Христофоров пожал его руку.
— Вы хотите от меня какой‑то исповеди… в душной избе, по дороге в Москву, завтра будем прятать вещи…
Ваня сел поудобнее и шепнул не без упрямства:
— Хочу.
— Ну что же, если хотите… — Христофоров помолчал. — Голубая звезда есть звезда покровительница всей моей жизни. Я случайно это открыл. То есть для меня самого это ясно, а для других… В чистоте, нежности этой звезды слилось все прекраснейшее, женственное, что разлито в мире. Для меня Вега есть облик небесной Девы, неутоленной любви, благостной силы, мучившей и дававшей счастье…
— Значит, вы счастливы не были.
— Иногда, быть может, был… Но…
Голос Христофорова слегка пресекся. Ваня вздохнул.
— Это нам трудно понять, Алексей Иваныч.
И вдруг приложил горячий лоб к руке Христофорова.
— Я два года назад полюбил одну девушку. У нас жила, беженка. Полька. Как я ее любил! Мы целый год с ней и прожили. А потом она уехала… Так, все‑таки, уехала.
Христофоров почувствовал на руке своей горячую влагу. Голова Вани слегка вздрагивала.
— Уж как просил не уезжать… — уехала.
Христофоров медленно, ласково гладил другою рукою волосы Вани. В четырехугольнике окна была видна голубоватая звезда.
V
К большому удовольствию Панкрата Ильича, утро принесло мороз. Поднялись совсем затемно. Антон Прокофьич вздул огонь, при фонаре запрягали, при полных звездах, по скрипучему, синему снегу двинулись неведомо куда — по крайней мере, так казалось Христофорову. Что-то таинственное, почти воровское было в этом выезде. То ли разбойники, то ли контрабандисты. Христофоров и улыбался про себя, ощущая под ногой куль с крупою, но и какое‑то волнение в нем подымалось. Вечером должна уж быть Москва. На фабрике, вблизи Рогожской, собирались ночевать у сторожа, дяди Панкрата Ильича.
А пока что ехали проселком средь молоденьких березок, их сменяли голые поляны, сплошь в снегу, и мелкий ельник, лишь укрывший бы лисицу. Здесь еще зима. По–зимнему багрово выкатилось солнце, сизый воздух все еще казался колким. И по сторонам дороги чаще попадались синие цепочки — заячьи следы.
Ваня был хмур и неразговорчив. Сидел спиною к Христофорову, похлопывая рукавицами, иногда резко дергал вожжу.
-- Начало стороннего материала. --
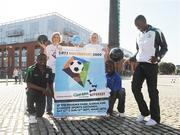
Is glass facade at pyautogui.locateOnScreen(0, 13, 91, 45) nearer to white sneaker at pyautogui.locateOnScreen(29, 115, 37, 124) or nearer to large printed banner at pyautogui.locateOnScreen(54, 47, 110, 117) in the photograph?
large printed banner at pyautogui.locateOnScreen(54, 47, 110, 117)

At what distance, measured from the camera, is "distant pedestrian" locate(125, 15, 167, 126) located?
6.32 meters

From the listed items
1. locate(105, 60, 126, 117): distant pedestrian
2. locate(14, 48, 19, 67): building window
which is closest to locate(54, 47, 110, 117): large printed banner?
locate(105, 60, 126, 117): distant pedestrian

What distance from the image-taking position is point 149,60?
638cm

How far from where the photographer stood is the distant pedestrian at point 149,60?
6.32m

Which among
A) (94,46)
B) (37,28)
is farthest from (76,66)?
(37,28)

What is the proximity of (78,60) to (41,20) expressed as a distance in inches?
2747

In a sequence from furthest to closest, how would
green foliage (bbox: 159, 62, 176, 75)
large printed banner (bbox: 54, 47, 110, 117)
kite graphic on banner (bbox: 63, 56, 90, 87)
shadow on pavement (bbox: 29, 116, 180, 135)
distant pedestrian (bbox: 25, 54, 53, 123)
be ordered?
1. green foliage (bbox: 159, 62, 176, 75)
2. kite graphic on banner (bbox: 63, 56, 90, 87)
3. large printed banner (bbox: 54, 47, 110, 117)
4. distant pedestrian (bbox: 25, 54, 53, 123)
5. shadow on pavement (bbox: 29, 116, 180, 135)

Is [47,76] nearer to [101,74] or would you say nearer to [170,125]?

Ну да, как будто говорил его вид: вчера расстроился и разболтался, ничего не значит, нынче все по–прежнему… И когда Христофоров спросил, хорошо ли он спал и как себя чувствует, Ваня бегло поднял темно–вишневые свои глаза и угрюмо ответил:
— Отлично.
Так ехали довольно долго. Солнце уж совсем высоко поднялось, слегка пригрело, и кое–где выступили по дороге пятна. За розвальнями оставался то зеркальный, то атласно–шоколадный след. После бесконечных поворотов, спусков и подъемов оказались вдруг у въезда в небольшую деревушку. Она стояла на пригорке. Открывались виды на далекую долину реки Пахромы. Странное чувство появилось у Христофорова: точно Москва близко, и совсем знакомое, родное в пейзаже, но и никогда он не был здесь, так глухо, так заброшено в лесах, проселках, будто страна сказочная, или страна сна: и то, да и не то, и близко, а не попадешь. Это ощущенье в светлый, солнечный день вдруг прошло по его сердцу неожиданною грустью.
Подъехали к избе с краю, решили отдохнуть. Лошадей оставили у крыльца.
В избе было светло, довольно чисто и довольно людно. Шныряла молодая, ловкая бабенка в клетчатой кофте, с высокими грудями, старуха возилась в горевшей печи, толкались дети, и не совсем понятные мужчины, не то родственники, не то проезжие, допивали чай, шумно разговаривали, потом один, молодой, встал, взял в углу какой‑то куль, в сопровождении бабенки потащил в сени. Приезжих встретили очень приветливо. Христофорову даже показалось, что слишком. Старуха кланялась. Молодая сейчас же предложила чаю, и яичек, появился белый хлеб. Было впечатление, что это постоялый двор.